# Masterbuilt Dual Fuel burns too hot



## grizzly jeff (May 2, 2015)

Hello,

I just joined today after finding this website the best place I've seen for smoking meats, etc.

We just bought a Masterbuilt Dual Fuel smoker yesterday and had not problems putting it together.  For the price it seems well put together.  We seasoned it yesterday and had no issues getting the temperature up over 400 degrees.  I also found that using an iron skillet over the charcoal/wood chip pan best for getting my wood chips not to flare up so easily.

Today I decided to find out what to see the burner control and damper settings should be to get a consistent 225 degree temperature.  But with the burner set as low as I can the temperature still gets up to about 300 degrees.  I've got the water pan full and have tried with the bottom dampers open and shut - the top damper I have open full.  I've tried with and without the iron skillet to see if it was affecting the temperature any but still 300 degrees.  

This temperature was measured with an iGrill, oven thermometer and the built in thermometer.  There is some variance between all 3 but they all measured from 280 to 310 over time.
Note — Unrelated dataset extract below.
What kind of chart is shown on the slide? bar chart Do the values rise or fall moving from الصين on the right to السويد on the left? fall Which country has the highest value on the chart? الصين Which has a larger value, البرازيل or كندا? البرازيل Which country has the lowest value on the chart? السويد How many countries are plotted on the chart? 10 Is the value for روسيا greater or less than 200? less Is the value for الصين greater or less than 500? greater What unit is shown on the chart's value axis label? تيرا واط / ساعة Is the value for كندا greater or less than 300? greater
The only way I've been able to get the temperature down to around 225 degrees is to close the valve on the propane tank until it is almost completely shut off.  There is a very fine line between open and closed on a propane tank so this solution is far from ideal.
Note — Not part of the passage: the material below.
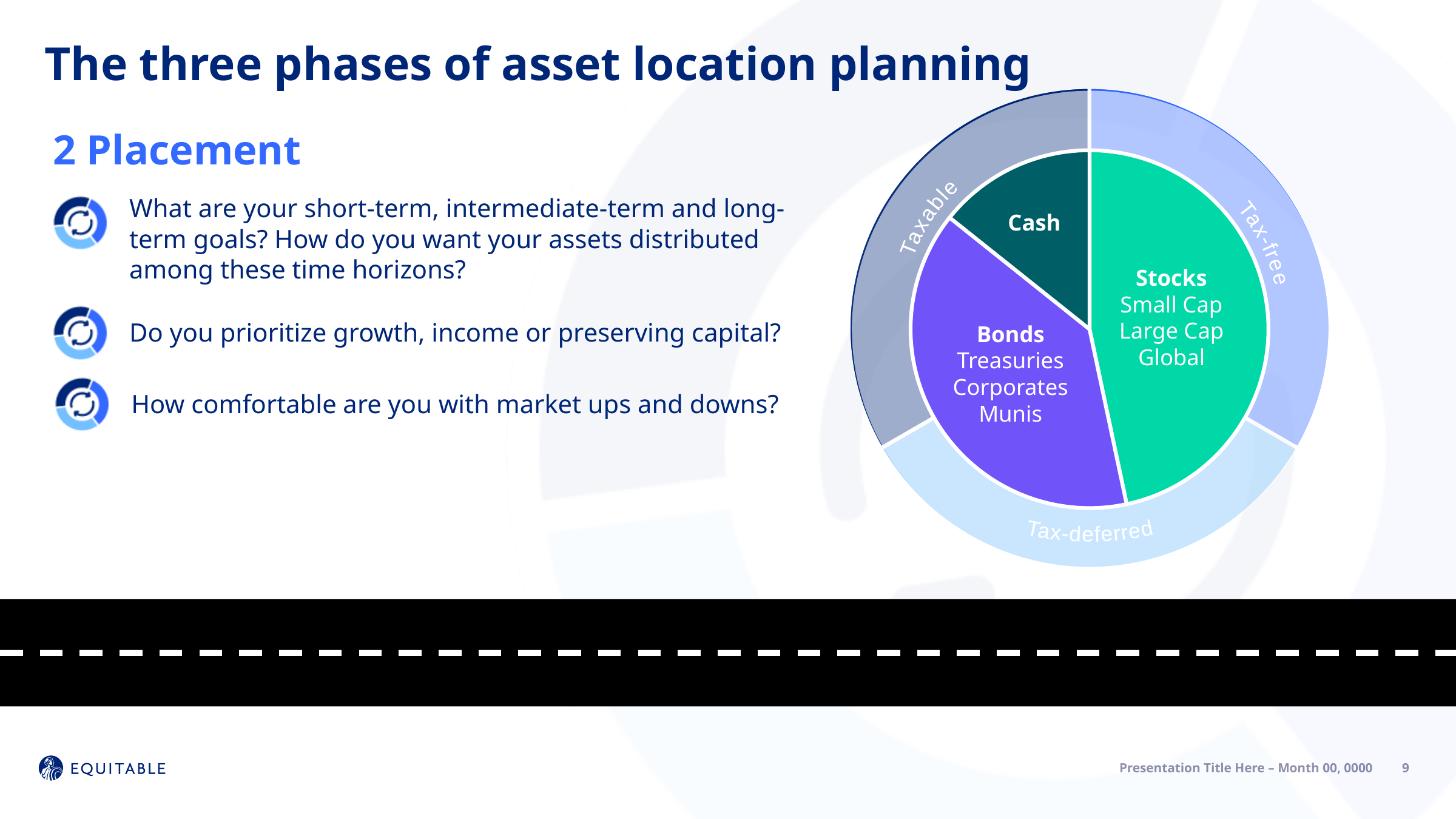
Which slice is larger in the pie chart, Bonds or Cash? Bonds What are the three labels on the outer ring around the pie chart? Taxable, Tax-free, Tax-deferred What colour is the Stocks slice of the pie chart? green Which slice of the pie chart is the smallest? Cash Which slice of the pie chart is the largest? Stocks How many slices does the pie chart have? 3 What kind of chart is shown on the slide? pie chart Which slice is larger in the pie chart, Stocks or Bonds? Stocks Which slice is larger in the pie chart, Cash or Stocks? Stocks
It seems to me that the Masterbuilt burner control does not have much of a difference from high to low like you find on an over gas stove.  I cannot set the flame down to a low enough level.

Also I've tried 3 different propane bottles I have but the results are the same.
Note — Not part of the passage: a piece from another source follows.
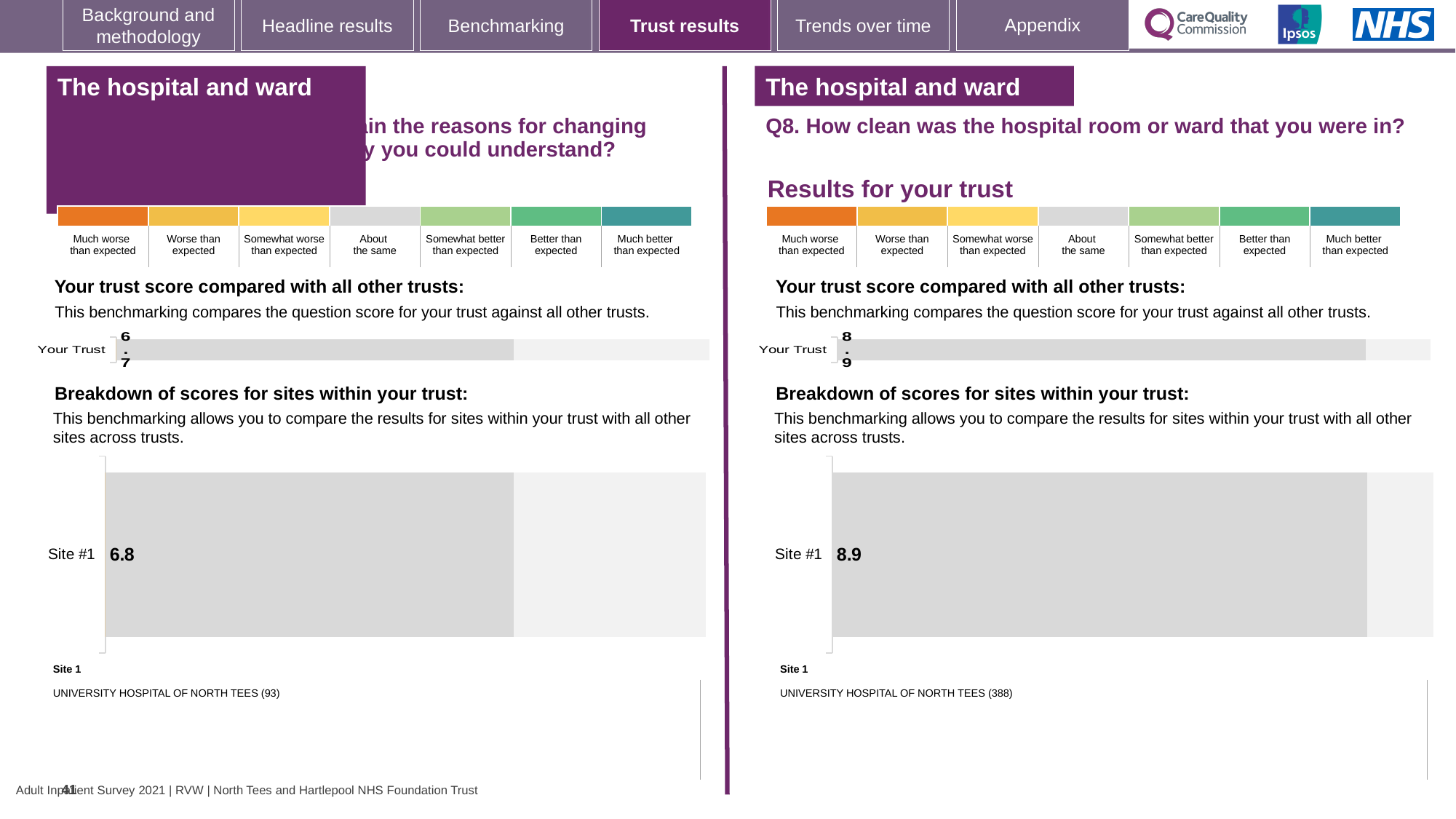
On the right-hand side of the slide (Q8), what is the score shown for Site #1 in the 'Breakdown of scores for sites within your trust' chart? 8.9 How many sites are shown in the 'Breakdown of scores for sites within your trust' chart on the right-hand side (Q8)? 1 Which site is listed as Site 1 under the right-hand (Q8) breakdown chart? UNIVERSITY HOSPITAL OF NORTH TEES (388) On the left-hand side of the slide, what is the score shown for Your Trust in the 'Your trust score compared with all other trusts' chart? 6.7 On the left-hand side of the slide, what is the score shown for Site #1 in the 'Breakdown of scores for sites within your trust' chart? 6.8 What is the difference between the Site #1 score on the right-hand chart (Q8) and the Site #1 score on the left-hand chart? 2.1 On the left-hand side of the slide, is the Site #1 score greater or less than the Your Trust score? greater What is the difference between the Your Trust score on the right-hand chart (Q8) and the Your Trust score on the left-hand chart? 2.2 On the right-hand side of the slide (Q8), what is the score shown for Your Trust in the 'Your trust score compared with all other trusts' chart? 8.9 Which has the higher Your Trust score: the left-hand chart or the right-hand chart (Q8)? The right-hand chart (Q8) What question is the right-hand side of the slide about? Q8. How clean was the hospital room or ward that you were in? What type of chart is used to show the Site #1 score on the left-hand side of the slide? Bar chart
Has anyone else seen an issue like this?

Thanks

Jeff


----------



## themule69 (May 2, 2015)

Jeff 
	

	
	
		
		



		
			






Use the search bar at the top of any page and search for a needle valve mod. That should get your temps down where you want them as well as make for much easier small adjustments.

When you get a chance will you drop by roll call so everyone can give you a proper SMF welcome?

Happy smoken.

David


----------



## bworthy (May 2, 2015)

What Mule said! I have the same smoker, changed my regulator to a Bayou Classic adjustable regulator, works much like a needle valve.


----------